What are the characteristics of PandasAI?
- User-Friendly Interface: Designed for both technical and non-technical users, PandasAI bridges the gap between complex data analysis and easy access.
- Rapid Deployment: The platform can be deployed effortlessly across various environments, including Jupyter notebooks, Streamlit apps, or even as a REST API through FastAPI or Flask.
- Reliability: With a robust architecture based on Docker, users can count on seamless performance whether on local machines or in the cloud.
- Community Support: A vibrant community exists around PandasAI, offering resources like documentation, example frameworks, and discussion forums for troubleshooting and collaboration.
What are the use cases of PandasAI?
- Business Analytics: Companies can use PandasAI to analyze sales data, customer feedback, and operational metrics by simply asking questions to uncover insights and improve decision-making.

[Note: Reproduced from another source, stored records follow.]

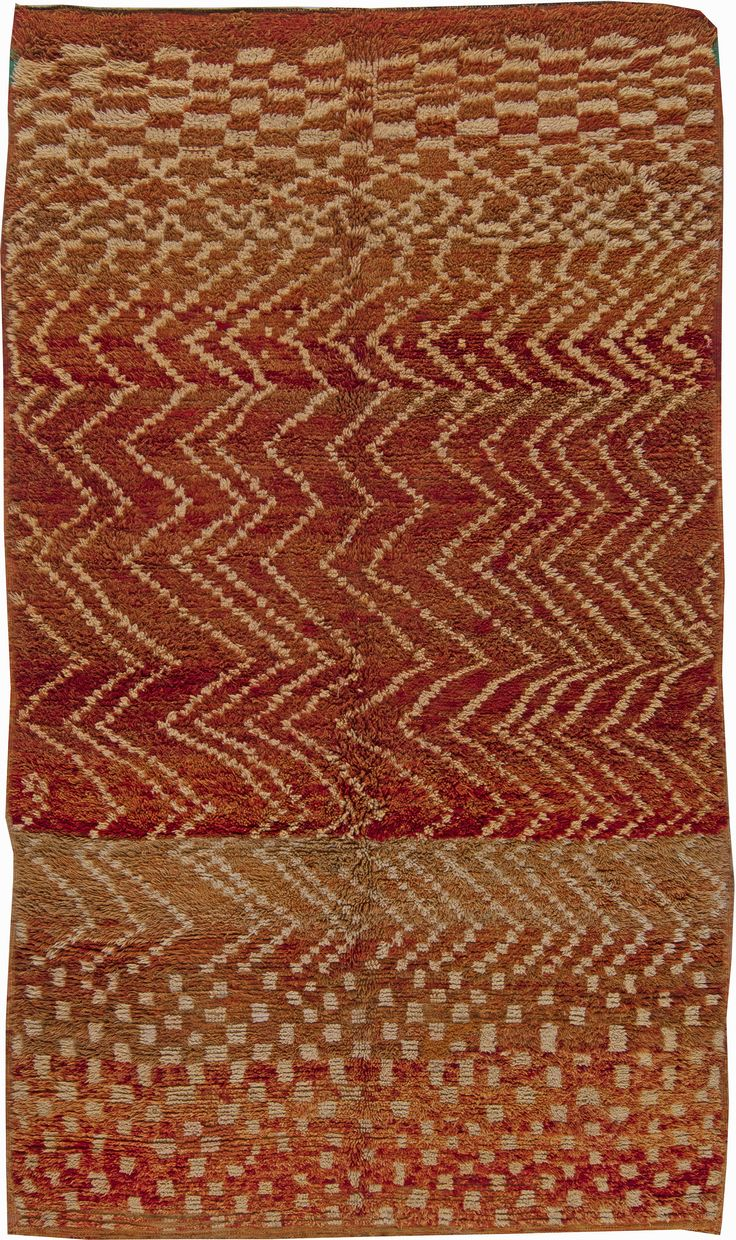Vintage Moroccan Rug, Origin: Morocco, Circa: 1940, an early 20th century vintage Moroccan Berber hand - made rug, made with hand - woven wool died with natural biological pigments, rich and deep in color and naturally simple in its pattern. The delicate checker arrangement in the shade of honey transforms into zig-zag lines to form more dense checker pattern on the opposite end of the rug. The pattern is combined with horizontal layers of different shades of clay and sand-like colors…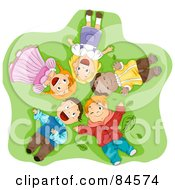 Group Of Happy Diverse Children Laying On Their Backs In Grass Looking Up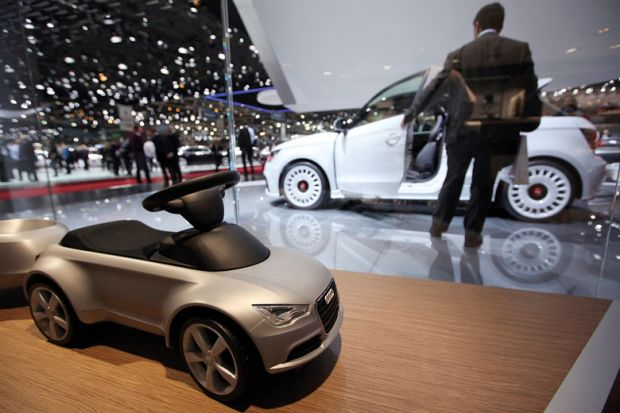 A toy car for Audi AG is seen on the company's stand with a man looking at white car in background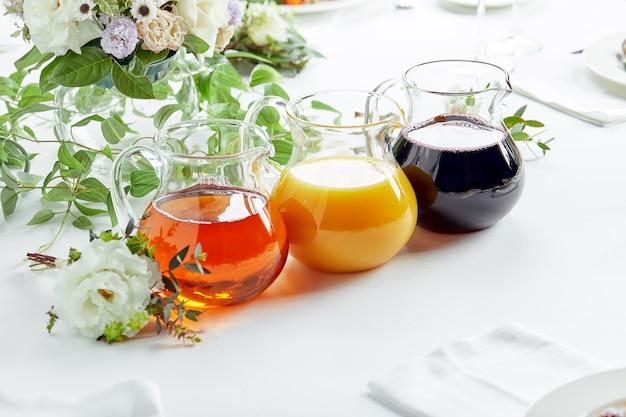 이벤트 케이터링에 다른 주스가 담긴 주전자. 사과, 오렌지, 체리, 토마토 주스.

- Academic Research: Researchers can parse large datasets related to their studies and obtain quick summaries, trends, and patterns, significantly speeding up the research process.
- Financial Data Analysis: Financial analysts can leverage the tool to explore revenue streams, expenditure patterns, and market trends, enabling more informed investment decisions.
- Data Reporting: Create informative reports by querying data and visualizing results automatically, streamlining the reporting process without the hassle of data manipulation.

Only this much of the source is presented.